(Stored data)
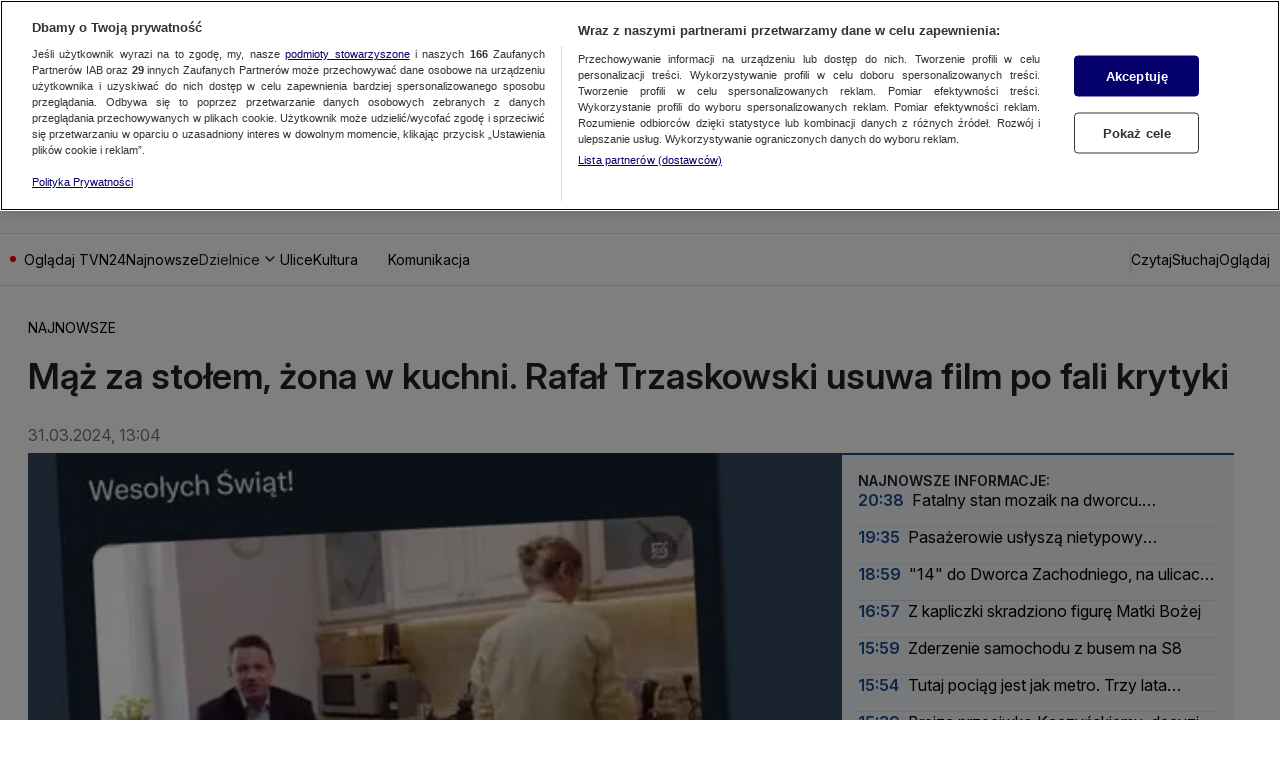

--- FILE ---
content_type: application/javascript; charset=UTF-8
request_url: https://tvn24.pl/_i/assets/chunks/Nuvi.utils.9c83c35f.js
body_size: 952
content:
import{a as v}from"./vodArticle.const.5fe35e34.js";import{b as V}from"./VodPlaylist.utils.client.b969a89f.js";import{o as _,p as l}from"./Nuvi.consts.e5934cab.js";const T=e=>`${_}-${e}`,b=e=>`${l}-${e}`,I=(e,i,o)=>!i||i===e?e:o.startsWith("v")||o.endsWith("-stable")?i:e,P=(e,i)=>`${e}/${i}/nuvi.react.min.mjs`,R=(e,i,o,n=o)=>({nuviCanaryScriptUrl:P(I(e,i,n),n),nuviScriptUrl:P(I(e,i,o),o)}),h=e=>{if(!e)return[];switch(e){case v.Audio:return["audio"];case v.AudioVideo:return["audio","video"];default:return["video"]}},w=(e,i,o,n)=>async({pageUrl:d,isBackground:g,id:$})=>{var u,c,m;if(g&&o){const a=o.findIndex(S=>S.id===$);if(a===-1)return;const t=o[a];if(!(t!=null&&t.id)||!((u=t.custom)!=null&&u.mediaType))return;const r=await((c=window.PlayerApi)==null?void 0:c.getMediaConfiguration(t.id,t.custom.mediaType));if(!r||r!=null&&r.error)return;const{prolongVideoSessionUrl:A,videoSession:s}=r.response,f=[...o];f[a]={...t,movie:{...t.movie,video:{...(m=t.movie)==null?void 0:m.video,video_session:{url:A,interval:(s==null?void 0:s.prolongInterval)??300}}}},e.setMoviesOverwrite(f),e.updatePlaylistCustomQueryParameters({...i,videoSessionId:(s==null?void 0:s.videoSessionId)??""});return}d&&(e.destroy(),window.location.href=n?`${d}#${String(n)},${V()}`:d)};export{b as a,T as b,w as c,R as g,h as v};
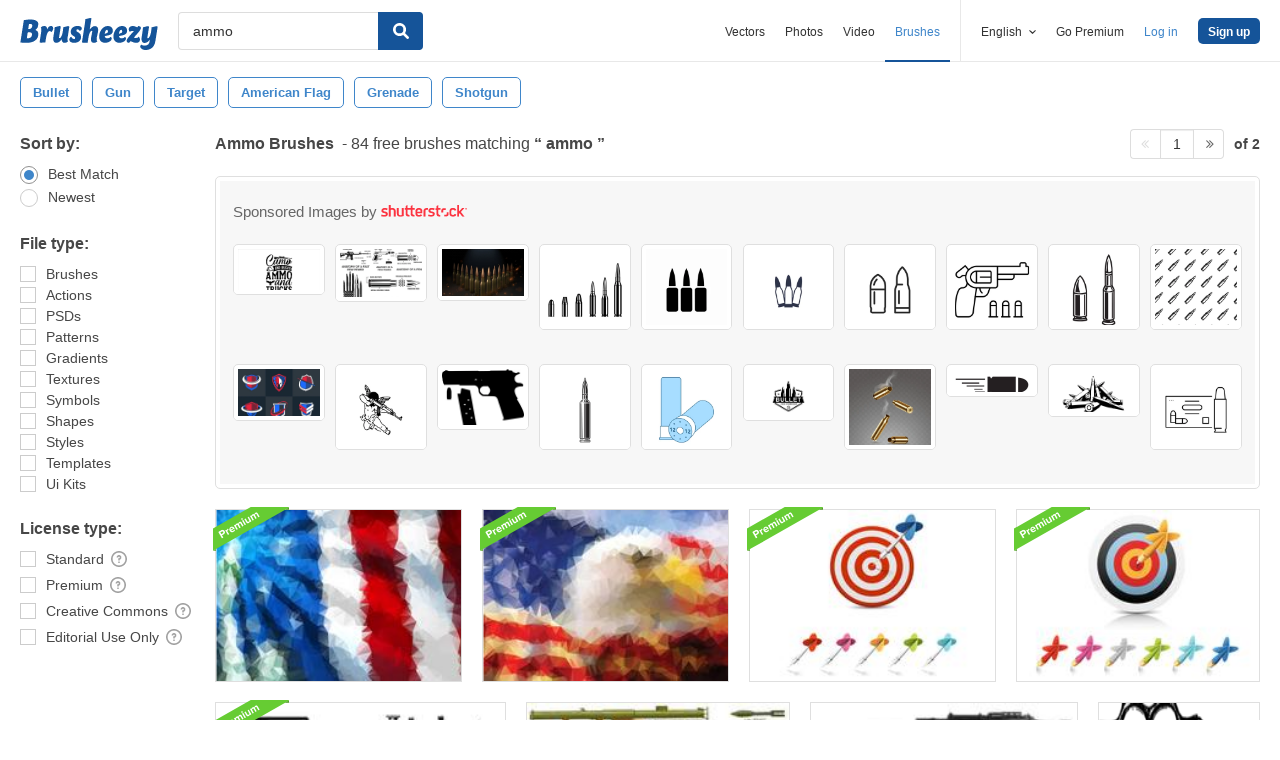

--- FILE ---
content_type: text/plain;charset=UTF-8
request_url: https://c.pub.network/v2/c
body_size: -112
content:
9abf8fd1-a218-412b-b244-ebc5e9a38663

--- FILE ---
content_type: text/plain;charset=UTF-8
request_url: https://c.pub.network/v2/c
body_size: -263
content:
16a602d7-e1d4-4153-a93d-9010bb538582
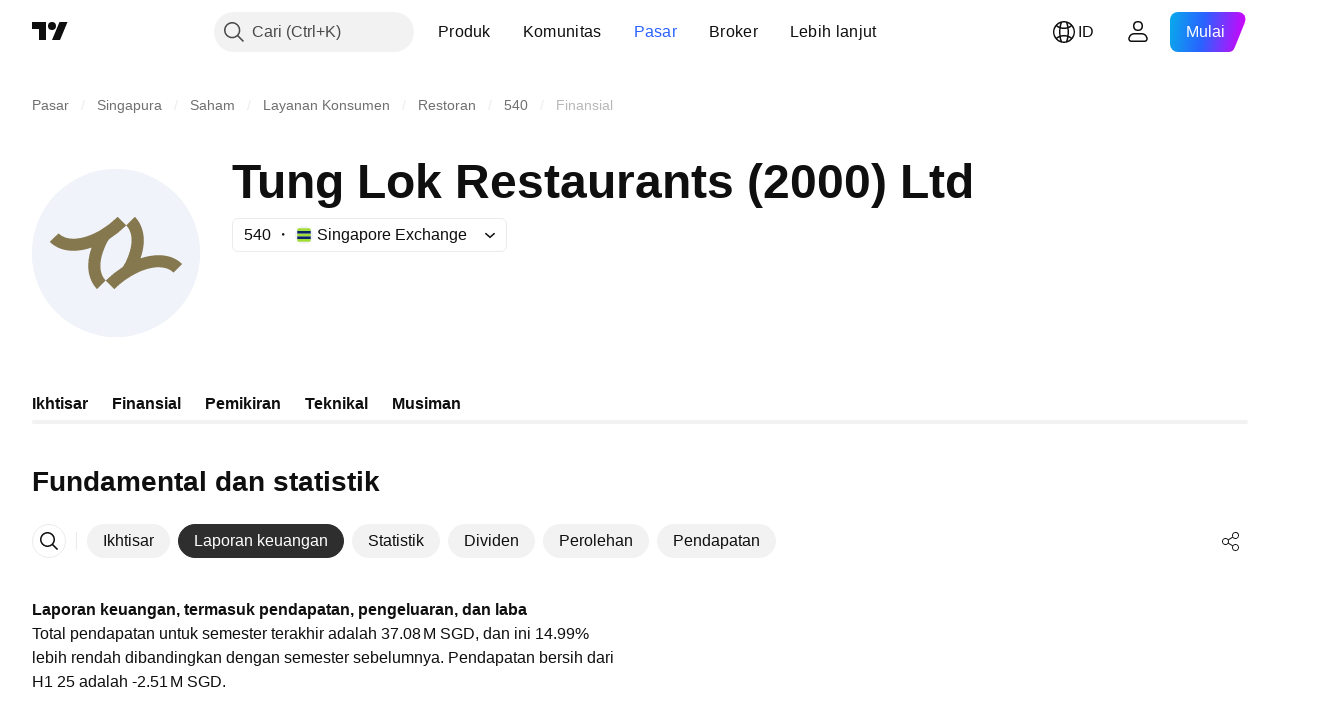

--- FILE ---
content_type: image/svg+xml
request_url: https://s3-symbol-logo.tradingview.com/tung-lok-rest--big.svg
body_size: 346
content:
<!-- by TradingView --><svg width="56" height="56" viewBox="0 0 56 56" xmlns="http://www.w3.org/2000/svg"><path fill="#F0F3FA" d="M0 0h56v56H0z"/><path d="M28.56 16c.04 0 .08.02.1.04l2.66 2.64a.17.17 0 0 0 .19.04l.05-.04 2.6-2.59a.22.22 0 0 1 .25-.04l.07.05c3.37 3.74 3.34 9 1.72 13.54a.08.08 0 0 0 .1.1c4.45-1.49 10.09-1.68 13.66 1.86.03.02.04.06.04.1 0 .03-.01.06-.04.09l-2.66 2.64a.16.16 0 0 1-.11.05.16.16 0 0 1-.11-.04c-3.07-2.9-8.51-1.53-11.9.12a28.5 28.5 0 0 0-7.68 5.43.14.14 0 0 1-.15-.03l-2.7-2.69a.12.12 0 0 0-.09-.03.12.12 0 0 0-.08.03l-2.66 2.66a.18.18 0 0 1-.14.05.18.18 0 0 1-.13-.06c-3.39-3.76-3.37-9.01-1.74-13.58a.07.07 0 0 0-.02-.08.08.08 0 0 0-.08-.02c-4.5 1.53-10 1.68-13.67-1.84a.13.13 0 0 1 0-.2l2.68-2.66a.14.14 0 0 1 .19 0c3.65 3.35 10 1.11 13.69-1.03a29.93 29.93 0 0 0 5.86-4.47.15.15 0 0 1 .1-.04Zm2.86 2.87a.15.15 0 0 0-.1.04 35.1 35.1 0 0 1-5.43 4.35.99.99 0 0 0-.25.23c-.61.8-1.17 2.08-1.54 3-1.34 3.25-2.26 7.71.37 10.6a.15.15 0 0 0 .2.02 35.1 35.1 0 0 1 5.44-4.36c.09-.06.17-.14.24-.22a14.1 14.1 0 0 0 1.54-3c1.34-3.26 2.26-7.71-.36-10.62a.14.14 0 0 0-.1-.04Z" fill="#85774E"/></svg>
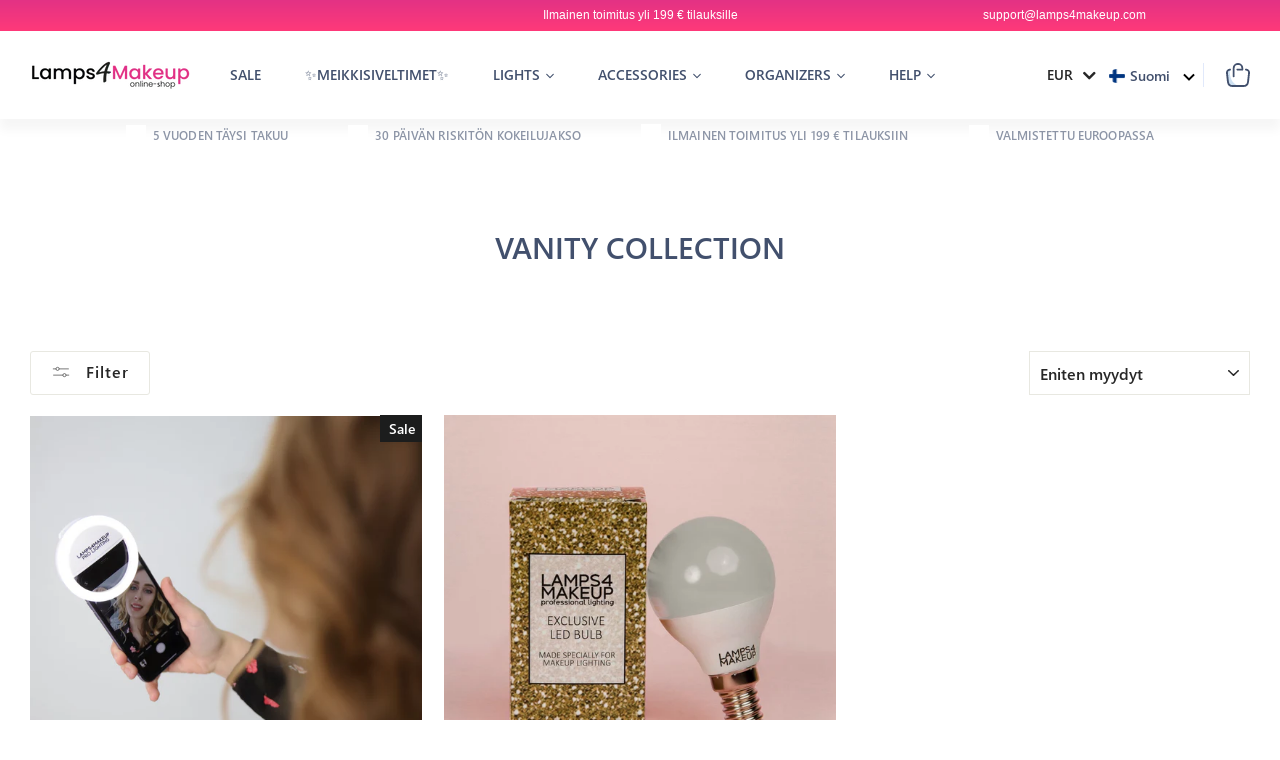

--- FILE ---
content_type: text/javascript; charset=utf-8
request_url: https://lamps4makeup.com/fi/cart/update.js
body_size: 505
content:
{"token":"hWN85eI9GsDyZGk4L8jBkUpG?key=a0012a9e7044d3553749483b1f23006e","note":null,"attributes":{"language":"fi"},"original_total_price":0,"total_price":0,"total_discount":0,"total_weight":0.0,"item_count":0,"items":[],"requires_shipping":false,"currency":"EUR","items_subtotal_price":0,"cart_level_discount_applications":[],"discount_codes":[],"items_changelog":{"added":[]}}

__TO DO__.
Reproduce exactly the stretch of lines that starts at the one containing "request_url: https://lamps4makeup.com/fi/cart/update.js" and ends with the final line of the data, including both ends and nothing more.

__REPLY TO THE EXERCISE__.
request_url: https://lamps4makeup.com/fi/cart/update.js
body_size: 505
content:
{"token":"hWN85eI9GsDyZGk4L8jBkUpG?key=a0012a9e7044d3553749483b1f23006e","note":null,"attributes":{"language":"fi"},"original_total_price":0,"total_price":0,"total_discount":0,"total_weight":0.0,"item_count":0,"items":[],"requires_shipping":false,"currency":"EUR","items_subtotal_price":0,"cart_level_discount_applications":[],"discount_codes":[],"items_changelog":{"added":[]}}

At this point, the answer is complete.